**PROBLEM DESCRIPTION**
Arrange the text of every item below as a numbered list, skipping any blank lines. Leave the pictures out of your answer.

☆ ☆ ☆ ☆ ☆

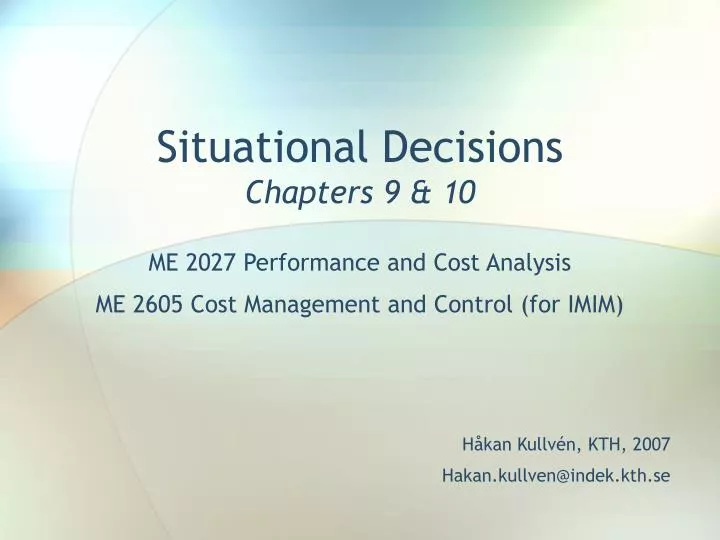 situational decisions chapters 9 10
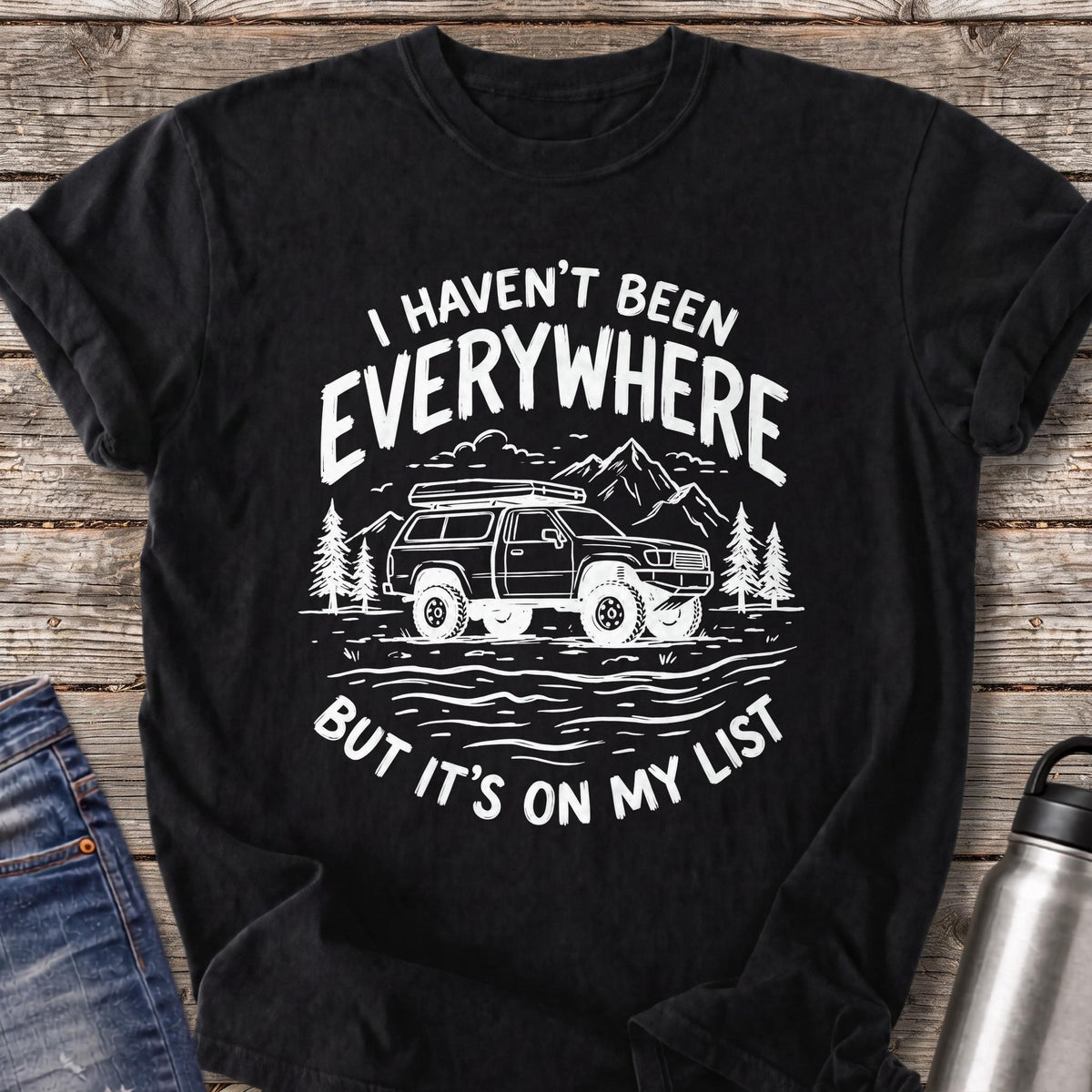 Haven't Been Everywhere But It's on My List T-Shirt — Black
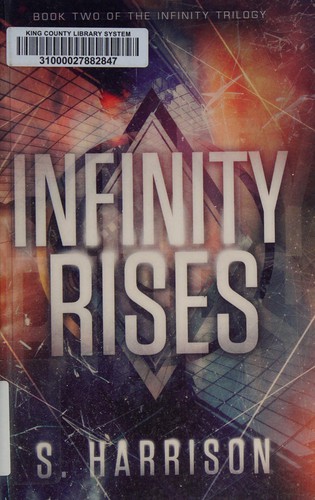 Infinity rises by S. Harrison
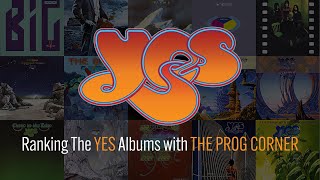 Ranking The YES albums with "The Prog Corner"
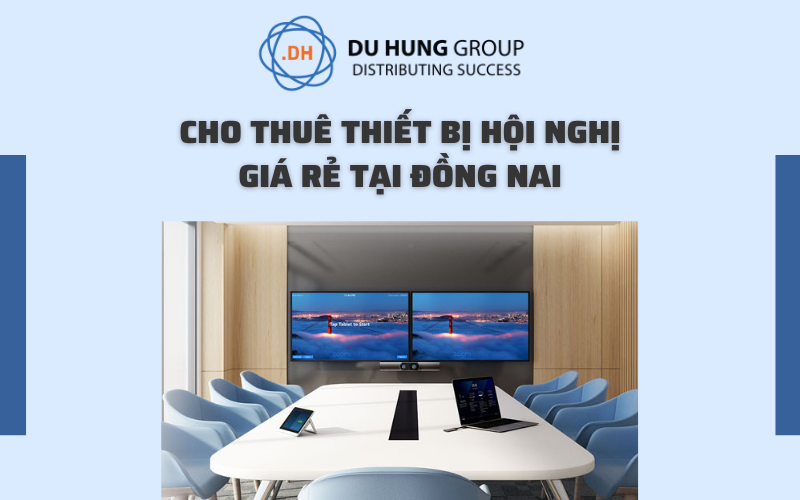 CHO THUÊ THIẾT BỊ HỘI NGHỊ TRỰC TUYẾN GIÁ RẺ TẠI ĐỒNG NAI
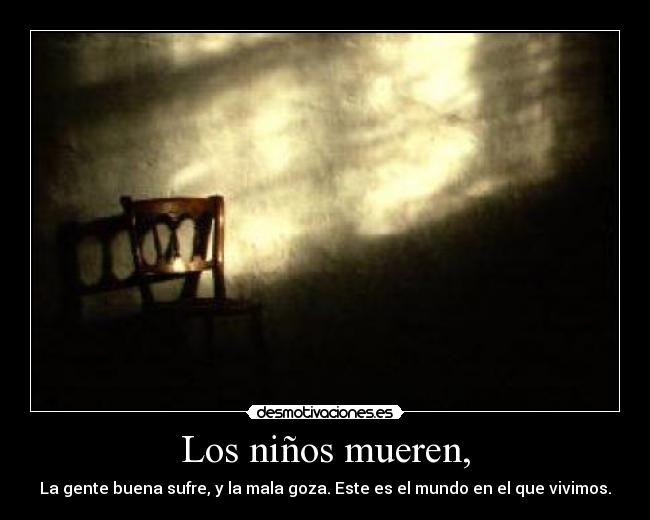 Los niños mueren, - La gente buena sufre, y la mala goza. Este es el mundo en el que vivimos.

☆ ☆ ☆ ☆ ☆

**SOLVED EXERCISE**
1.  situational decisions chapters 9 10
2.  Haven't Been Everywhere But It's on My List T-Shirt — Black
3.  Infinity rises by S. Harrison
4.  Ranking The YES albums with "The Prog Corner"
5.  CHO THUÊ THIẾT BỊ HỘI NGHỊ TRỰC TUYẾN GIÁ RẺ TẠI ĐỒNG NAI
6.  Los niños mueren, - La gente buena sufre, y la mala goza. Este es el mundo en el que vivimos.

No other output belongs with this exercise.